Alfa hit back and used a British businessman, Anthony Georgiou, to take IPOC to court. Alfa accused IPOC of money-laundering to the tune of $40m.
The dispute dragged in Germany’s Commerzbank. Müller, Commerzbank’s chief executive, and board member Klaus-Peter responsible for Russia and Eastern Europe until 1999, were investigated over allegations involving an estimated $212m of cash. Alfa proved nothing in this case. Finally, as the FT put it, Commerzbank was “left to pause for thought about the wisdom of its ties to Russia”.
In June 2006, IPOC filed a lawsuit in New York against Alfa, alleging racketeering, money-laundering and share price manipulation. A Russian court recently prohibited Alfa to re-set court processions to other courts as this a raiders approach. Obviously this precedent should point down all Alfa’s manipulations in telecommunications sector round the world.
“The dispute confirms that Russian business is still a world of offshore bank accounts, secretive trusts and private investigators,” David Crouch stated.
After examination and discussion the round table panel agreed that the specific business culture developed by dominant Russian corporations reflects the general conditions under which Russian capitalism emerged as well as the logic of “political capitalism” that was formed during the years of neoliberal reforms. This business culture can be characterized by a combination of aggressive competition and intensive use of political connections to achieve dominant position on the market. In this struggle for market domination acquisition of assets is preferred to expanding production, developing new products or using innovative technologies. Moreover, everything that is presented as innovation, is in reality no more than an attempt to copy Western practices (like a very expensive rebranding of BeeLine by “VimpelCom”). The extremely costly campaign involved massive propaganda efforts and enjoyed very little success with the public. However, if we look at this campaign more carefully, we discover that the basic mentality behind it was reflecting not that much Western style rebranding concepts, but rather the traditions of state propaganda, Soviet style.

## Extracted data

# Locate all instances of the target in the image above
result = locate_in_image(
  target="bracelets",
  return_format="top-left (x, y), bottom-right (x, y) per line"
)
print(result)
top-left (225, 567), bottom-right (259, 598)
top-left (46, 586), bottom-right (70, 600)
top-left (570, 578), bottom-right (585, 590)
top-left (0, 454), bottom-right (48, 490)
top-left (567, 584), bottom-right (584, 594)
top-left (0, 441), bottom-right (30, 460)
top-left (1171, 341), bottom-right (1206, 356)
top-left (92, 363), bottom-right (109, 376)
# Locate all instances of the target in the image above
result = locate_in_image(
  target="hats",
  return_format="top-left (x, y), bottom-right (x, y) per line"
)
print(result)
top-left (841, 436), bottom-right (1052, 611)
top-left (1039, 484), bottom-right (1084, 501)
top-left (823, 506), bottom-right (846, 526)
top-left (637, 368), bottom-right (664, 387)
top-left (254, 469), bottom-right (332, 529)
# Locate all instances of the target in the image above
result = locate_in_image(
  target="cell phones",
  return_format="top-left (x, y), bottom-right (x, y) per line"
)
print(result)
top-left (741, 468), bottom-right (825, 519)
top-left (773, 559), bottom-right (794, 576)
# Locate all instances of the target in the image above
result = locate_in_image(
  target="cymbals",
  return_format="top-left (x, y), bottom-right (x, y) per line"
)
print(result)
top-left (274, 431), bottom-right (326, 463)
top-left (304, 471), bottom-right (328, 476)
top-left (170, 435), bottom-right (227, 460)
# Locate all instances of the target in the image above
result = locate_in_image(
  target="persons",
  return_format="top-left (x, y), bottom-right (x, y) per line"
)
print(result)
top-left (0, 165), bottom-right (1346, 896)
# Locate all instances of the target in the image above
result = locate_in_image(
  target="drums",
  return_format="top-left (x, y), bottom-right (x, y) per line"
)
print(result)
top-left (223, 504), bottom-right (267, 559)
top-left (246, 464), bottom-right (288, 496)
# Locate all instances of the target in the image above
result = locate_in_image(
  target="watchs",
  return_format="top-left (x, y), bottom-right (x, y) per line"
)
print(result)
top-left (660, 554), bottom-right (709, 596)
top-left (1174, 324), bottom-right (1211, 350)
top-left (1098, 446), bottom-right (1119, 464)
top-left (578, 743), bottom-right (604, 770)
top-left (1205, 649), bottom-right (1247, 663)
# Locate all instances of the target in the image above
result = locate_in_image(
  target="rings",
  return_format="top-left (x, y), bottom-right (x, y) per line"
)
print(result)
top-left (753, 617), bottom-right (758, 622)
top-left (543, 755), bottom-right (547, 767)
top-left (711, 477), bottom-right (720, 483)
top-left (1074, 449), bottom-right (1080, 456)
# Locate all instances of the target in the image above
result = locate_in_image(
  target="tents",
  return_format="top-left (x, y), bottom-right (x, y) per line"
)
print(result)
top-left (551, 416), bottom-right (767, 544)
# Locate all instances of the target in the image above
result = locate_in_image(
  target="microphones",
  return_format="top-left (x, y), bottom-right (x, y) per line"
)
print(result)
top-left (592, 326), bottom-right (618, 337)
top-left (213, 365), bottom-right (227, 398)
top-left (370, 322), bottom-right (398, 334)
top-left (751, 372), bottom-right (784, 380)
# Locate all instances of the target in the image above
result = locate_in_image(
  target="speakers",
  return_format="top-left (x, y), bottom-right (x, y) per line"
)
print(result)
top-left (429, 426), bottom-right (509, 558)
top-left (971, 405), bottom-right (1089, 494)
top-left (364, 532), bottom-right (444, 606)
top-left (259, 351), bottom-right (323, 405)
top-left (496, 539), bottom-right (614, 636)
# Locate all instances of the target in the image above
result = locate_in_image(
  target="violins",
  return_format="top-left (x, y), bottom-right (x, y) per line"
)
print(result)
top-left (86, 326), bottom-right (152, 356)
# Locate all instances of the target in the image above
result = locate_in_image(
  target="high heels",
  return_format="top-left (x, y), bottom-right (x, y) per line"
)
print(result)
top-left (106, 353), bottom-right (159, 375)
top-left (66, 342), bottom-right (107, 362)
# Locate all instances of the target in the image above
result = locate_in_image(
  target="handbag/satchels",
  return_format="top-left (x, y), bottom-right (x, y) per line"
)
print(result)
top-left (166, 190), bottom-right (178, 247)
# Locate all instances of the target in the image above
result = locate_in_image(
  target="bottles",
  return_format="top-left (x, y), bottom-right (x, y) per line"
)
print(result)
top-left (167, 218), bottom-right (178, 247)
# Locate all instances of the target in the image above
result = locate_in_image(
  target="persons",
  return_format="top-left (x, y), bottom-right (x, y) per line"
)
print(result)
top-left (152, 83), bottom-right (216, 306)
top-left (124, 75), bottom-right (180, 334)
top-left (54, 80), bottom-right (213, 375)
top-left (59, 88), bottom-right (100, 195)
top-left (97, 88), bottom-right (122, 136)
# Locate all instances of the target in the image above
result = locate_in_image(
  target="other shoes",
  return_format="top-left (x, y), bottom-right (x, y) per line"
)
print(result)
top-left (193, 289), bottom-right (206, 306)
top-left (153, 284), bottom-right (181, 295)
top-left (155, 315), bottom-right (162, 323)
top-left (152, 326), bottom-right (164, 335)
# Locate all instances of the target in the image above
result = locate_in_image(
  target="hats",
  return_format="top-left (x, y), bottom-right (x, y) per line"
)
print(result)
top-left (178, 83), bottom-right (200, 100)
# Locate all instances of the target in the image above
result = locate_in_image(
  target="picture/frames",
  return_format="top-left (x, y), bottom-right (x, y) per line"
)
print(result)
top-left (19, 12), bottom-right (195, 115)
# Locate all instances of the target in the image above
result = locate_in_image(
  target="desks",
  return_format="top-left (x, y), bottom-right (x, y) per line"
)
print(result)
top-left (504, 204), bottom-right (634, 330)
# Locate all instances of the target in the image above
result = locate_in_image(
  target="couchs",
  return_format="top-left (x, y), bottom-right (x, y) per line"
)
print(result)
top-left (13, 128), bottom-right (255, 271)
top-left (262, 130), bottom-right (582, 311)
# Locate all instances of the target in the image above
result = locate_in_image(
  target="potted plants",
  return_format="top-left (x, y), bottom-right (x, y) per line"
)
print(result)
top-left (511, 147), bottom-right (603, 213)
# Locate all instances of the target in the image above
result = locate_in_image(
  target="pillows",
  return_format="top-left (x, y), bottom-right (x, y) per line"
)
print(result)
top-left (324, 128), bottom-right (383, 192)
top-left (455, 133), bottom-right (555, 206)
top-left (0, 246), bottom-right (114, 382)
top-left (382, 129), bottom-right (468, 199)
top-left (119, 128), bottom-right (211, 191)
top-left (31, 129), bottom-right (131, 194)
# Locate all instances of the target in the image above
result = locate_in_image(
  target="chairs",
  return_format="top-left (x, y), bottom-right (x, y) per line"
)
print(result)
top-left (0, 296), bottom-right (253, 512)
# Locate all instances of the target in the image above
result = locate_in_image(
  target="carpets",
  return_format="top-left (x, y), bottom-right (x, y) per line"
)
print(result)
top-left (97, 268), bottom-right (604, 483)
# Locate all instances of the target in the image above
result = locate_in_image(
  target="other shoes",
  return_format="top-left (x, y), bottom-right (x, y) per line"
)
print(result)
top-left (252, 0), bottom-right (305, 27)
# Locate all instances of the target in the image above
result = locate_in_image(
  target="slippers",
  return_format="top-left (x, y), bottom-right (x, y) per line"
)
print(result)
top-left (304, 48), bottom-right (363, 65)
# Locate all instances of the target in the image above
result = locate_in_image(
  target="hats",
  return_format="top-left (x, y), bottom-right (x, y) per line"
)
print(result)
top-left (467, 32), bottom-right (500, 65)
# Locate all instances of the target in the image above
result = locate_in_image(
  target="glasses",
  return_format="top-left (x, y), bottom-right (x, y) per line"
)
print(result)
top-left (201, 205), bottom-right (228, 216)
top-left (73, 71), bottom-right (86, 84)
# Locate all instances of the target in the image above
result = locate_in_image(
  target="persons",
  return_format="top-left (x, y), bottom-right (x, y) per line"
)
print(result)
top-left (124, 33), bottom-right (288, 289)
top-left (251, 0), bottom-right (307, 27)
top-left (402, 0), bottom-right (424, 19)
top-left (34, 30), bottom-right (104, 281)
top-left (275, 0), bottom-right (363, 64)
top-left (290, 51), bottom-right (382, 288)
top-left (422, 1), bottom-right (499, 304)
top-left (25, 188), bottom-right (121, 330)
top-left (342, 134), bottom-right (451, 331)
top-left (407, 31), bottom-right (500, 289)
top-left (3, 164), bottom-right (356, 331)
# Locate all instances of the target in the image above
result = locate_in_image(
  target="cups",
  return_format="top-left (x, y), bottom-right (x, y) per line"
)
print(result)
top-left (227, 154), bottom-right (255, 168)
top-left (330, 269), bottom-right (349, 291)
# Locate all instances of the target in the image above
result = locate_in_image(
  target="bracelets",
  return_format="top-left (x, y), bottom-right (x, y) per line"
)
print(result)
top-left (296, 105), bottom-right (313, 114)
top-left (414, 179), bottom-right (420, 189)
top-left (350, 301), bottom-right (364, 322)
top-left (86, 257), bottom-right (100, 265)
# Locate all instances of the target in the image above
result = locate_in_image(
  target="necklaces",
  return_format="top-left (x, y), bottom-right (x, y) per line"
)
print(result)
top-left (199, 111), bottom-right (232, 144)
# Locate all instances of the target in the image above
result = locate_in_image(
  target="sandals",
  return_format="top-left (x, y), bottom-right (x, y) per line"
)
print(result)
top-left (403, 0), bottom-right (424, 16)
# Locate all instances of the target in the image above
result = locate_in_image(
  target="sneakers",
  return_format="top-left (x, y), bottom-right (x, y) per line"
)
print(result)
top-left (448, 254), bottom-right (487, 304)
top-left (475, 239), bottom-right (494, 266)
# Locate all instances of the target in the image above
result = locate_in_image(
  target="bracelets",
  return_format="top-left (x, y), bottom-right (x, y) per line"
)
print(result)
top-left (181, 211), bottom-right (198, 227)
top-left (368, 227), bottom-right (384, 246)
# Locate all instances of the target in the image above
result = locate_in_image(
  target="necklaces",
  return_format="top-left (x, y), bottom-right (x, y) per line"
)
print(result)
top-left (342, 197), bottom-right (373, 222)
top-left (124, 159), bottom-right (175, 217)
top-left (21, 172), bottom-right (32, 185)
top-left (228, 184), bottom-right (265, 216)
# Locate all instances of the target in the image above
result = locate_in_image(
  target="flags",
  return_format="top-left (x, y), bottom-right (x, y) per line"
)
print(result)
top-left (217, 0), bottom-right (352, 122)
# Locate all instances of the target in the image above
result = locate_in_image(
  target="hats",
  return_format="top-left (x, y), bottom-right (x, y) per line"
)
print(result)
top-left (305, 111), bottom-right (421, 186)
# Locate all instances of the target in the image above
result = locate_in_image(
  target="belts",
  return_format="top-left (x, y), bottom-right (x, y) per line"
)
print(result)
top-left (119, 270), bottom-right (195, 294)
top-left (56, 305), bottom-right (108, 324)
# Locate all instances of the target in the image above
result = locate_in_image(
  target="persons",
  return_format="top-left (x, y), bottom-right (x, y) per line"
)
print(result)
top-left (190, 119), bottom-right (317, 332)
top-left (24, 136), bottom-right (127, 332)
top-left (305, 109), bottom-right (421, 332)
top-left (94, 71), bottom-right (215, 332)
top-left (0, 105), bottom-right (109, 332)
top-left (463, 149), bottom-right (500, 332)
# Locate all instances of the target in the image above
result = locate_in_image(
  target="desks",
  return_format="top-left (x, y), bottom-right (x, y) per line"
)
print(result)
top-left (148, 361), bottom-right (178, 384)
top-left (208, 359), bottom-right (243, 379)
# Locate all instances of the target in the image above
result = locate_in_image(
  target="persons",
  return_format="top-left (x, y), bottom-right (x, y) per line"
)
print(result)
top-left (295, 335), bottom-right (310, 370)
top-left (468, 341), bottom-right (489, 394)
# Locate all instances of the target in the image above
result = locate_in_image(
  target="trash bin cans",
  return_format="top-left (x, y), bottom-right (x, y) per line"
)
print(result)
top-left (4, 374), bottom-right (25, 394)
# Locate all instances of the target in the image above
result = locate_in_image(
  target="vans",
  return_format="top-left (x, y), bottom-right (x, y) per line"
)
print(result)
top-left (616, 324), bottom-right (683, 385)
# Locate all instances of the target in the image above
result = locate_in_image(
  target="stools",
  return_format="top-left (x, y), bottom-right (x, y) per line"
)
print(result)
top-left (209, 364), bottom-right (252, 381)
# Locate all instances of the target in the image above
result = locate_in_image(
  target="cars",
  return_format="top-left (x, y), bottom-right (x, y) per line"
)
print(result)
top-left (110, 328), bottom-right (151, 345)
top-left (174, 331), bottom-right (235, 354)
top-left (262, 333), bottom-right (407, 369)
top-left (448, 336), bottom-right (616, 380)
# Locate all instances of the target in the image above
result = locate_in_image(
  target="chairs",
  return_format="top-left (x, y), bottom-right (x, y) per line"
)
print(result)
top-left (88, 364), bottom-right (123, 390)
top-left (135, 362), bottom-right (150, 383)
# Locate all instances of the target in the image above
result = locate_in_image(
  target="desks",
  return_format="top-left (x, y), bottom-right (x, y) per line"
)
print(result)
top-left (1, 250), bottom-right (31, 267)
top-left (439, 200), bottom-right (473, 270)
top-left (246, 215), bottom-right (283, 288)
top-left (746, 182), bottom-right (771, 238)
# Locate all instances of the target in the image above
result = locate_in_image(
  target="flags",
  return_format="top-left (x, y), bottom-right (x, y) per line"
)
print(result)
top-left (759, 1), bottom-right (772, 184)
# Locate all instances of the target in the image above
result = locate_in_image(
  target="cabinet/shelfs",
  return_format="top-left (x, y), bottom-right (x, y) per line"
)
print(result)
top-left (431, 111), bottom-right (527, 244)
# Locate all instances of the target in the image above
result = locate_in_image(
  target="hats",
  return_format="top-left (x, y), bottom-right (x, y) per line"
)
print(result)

## Requirement
Copy, without changes, the portion of the text on the dispute between Alfa and IPOC that runs between "Alfa hit back" and "round the world.", inclusive.

## Written response
Alfa hit back and used a British businessman, Anthony Georgiou, to take IPOC to court. Alfa accused IPOC of money-laundering to the tune of $40m.
The dispute dragged in Germany’s Commerzbank. Müller, Commerzbank’s chief executive, and board member Klaus-Peter responsible for Russia and Eastern Europe until 1999, were investigated over allegations involving an estimated $212m of cash. Alfa proved nothing in this case. Finally, as the FT put it, Commerzbank was “left to pause for thought about the wisdom of its ties to Russia”.
In June 2006, IPOC filed a lawsuit in New York against Alfa, alleging racketeering, money-laundering and share price manipulation. A Russian court recently prohibited Alfa to re-set court processions to other courts as this a raiders approach. Obviously this precedent should point down all Alfa’s manipulations in telecommunications sector round the world.